Transcription
- Cover of the book.
- Author: Ben Lerner
- Language: English
- Publisher: Farrar, Straus and Giroux
- Publication date: 2026
- Pages: 130
- ISBN: 978-0-374-61859-9

= Transcription (Lerner novel) =

2026 novel by Ben Lerner

Transcription is a 2026 novel by Ben Lerner, published by Farrar, Straus and Giroux. It follows a 45-year-old man as he interviews his mentor shortly before the mentor’s death, and events that follow.

It was the winner of the Orwell Prize for Political Fiction in 2026.

== Writing and publication ==
Ben Lerner published three novels before Transcription: Leaving the Atocha Station (2011), 10:04 (2014), and The Topeka School (2019). He was inspired to write Transcription after being asked, in 2024, if he wanted to interview the poet Rosmarie Waldrop. The character of Thomas is said to be partly inspired by German author, filmmaker, and intellectual Alexander Kluge, with whom Lerner had worked on a number of projects.

The novel was published by Farrar, Straus and Giroux. At around 130 pages long, divided into three sections, it is Lerner's shortest novel.

== Plot ==
Transcription follows an unnamed 45-year-old narrator, who has returned to Providence, Rhode Island, to interview his 90-year-old mentor, Thomas. Shortly before he is due to conduct the interview, he accidentally knocks his phone into water, and it dies, leaving him without a working recording device.

He arrives at Thomas's house and they begin talking. The narrator lies to Thomas and tells him their discussion is being recorded.

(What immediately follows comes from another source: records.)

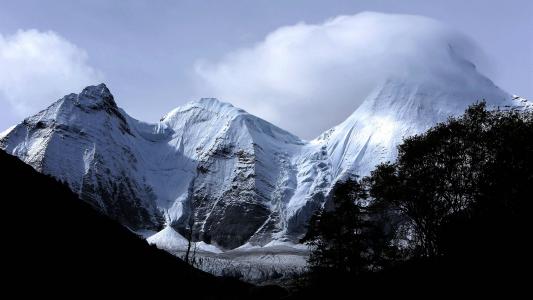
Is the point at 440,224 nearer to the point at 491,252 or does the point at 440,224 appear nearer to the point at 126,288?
the point at 491,252

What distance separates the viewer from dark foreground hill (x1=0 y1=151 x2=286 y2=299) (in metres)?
32.0

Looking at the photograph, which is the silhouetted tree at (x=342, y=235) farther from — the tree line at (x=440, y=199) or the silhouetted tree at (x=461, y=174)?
the silhouetted tree at (x=461, y=174)

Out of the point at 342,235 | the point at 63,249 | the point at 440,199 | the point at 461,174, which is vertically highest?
the point at 461,174

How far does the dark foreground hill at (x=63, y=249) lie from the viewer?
105 feet

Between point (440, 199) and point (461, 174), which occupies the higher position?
point (461, 174)

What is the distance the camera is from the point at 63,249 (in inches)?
1417

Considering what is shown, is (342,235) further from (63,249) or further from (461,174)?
(63,249)

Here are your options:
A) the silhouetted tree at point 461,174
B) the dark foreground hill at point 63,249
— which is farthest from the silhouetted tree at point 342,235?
the dark foreground hill at point 63,249

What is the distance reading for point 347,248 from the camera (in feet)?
132

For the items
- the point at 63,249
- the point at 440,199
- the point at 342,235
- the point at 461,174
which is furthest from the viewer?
the point at 440,199

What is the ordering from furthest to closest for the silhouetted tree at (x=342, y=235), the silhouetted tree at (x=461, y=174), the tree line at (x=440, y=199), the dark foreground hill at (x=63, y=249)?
1. the silhouetted tree at (x=342, y=235)
2. the silhouetted tree at (x=461, y=174)
3. the tree line at (x=440, y=199)
4. the dark foreground hill at (x=63, y=249)

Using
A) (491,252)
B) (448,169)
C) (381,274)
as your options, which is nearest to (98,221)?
(381,274)

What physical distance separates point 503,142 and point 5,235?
29.8 metres

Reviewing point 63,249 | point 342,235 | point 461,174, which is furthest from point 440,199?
point 63,249
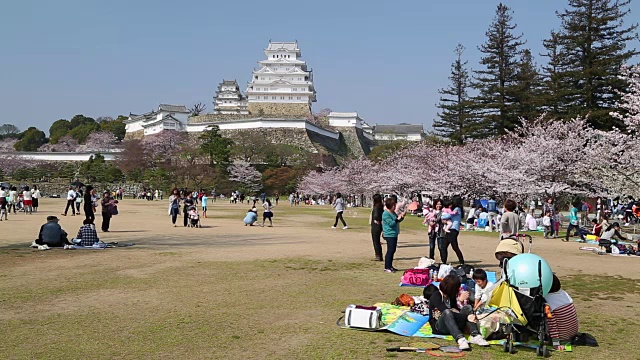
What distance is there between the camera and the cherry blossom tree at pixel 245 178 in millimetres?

Part 2 takes place in Spain following an event organized to honor Thomas after his death. At the event, the narrator revealed that what had been published as an account of his conversation with Thomas was an imagined reconstruction. He debated the ethics of having done so.

Part 3 consists of a conversation between Max, Thomas's son, and the narrator. Max talks about his daughter's struggles with an eating disorder and his father's near-death experience of catching COVID-19 early in the pandemic.

== Reception ==
A critic writing in The Guardian deemed the novel a "stunning exploration of technology and storytelling", while Kirkus Reviews called it “a tart meditation on narrative and integrity” and praised its engagement with themes of technology, miscommunication, and identity. The New York Times described it as making "a case for the vitality of the [novel]" and Katie Tobin of Jacobin called the book a "penetrating meditation on fraudulence, fatherhood, and the fate of authentic experience in our digital age".

In the announcement of its winning the Orwell Prize, judging chair Fiammetta Rocco called it "a forensic study of our insatiable appetite for new technology," and describing it as "funny, brainy and timely. Lerner deserves to be a household name."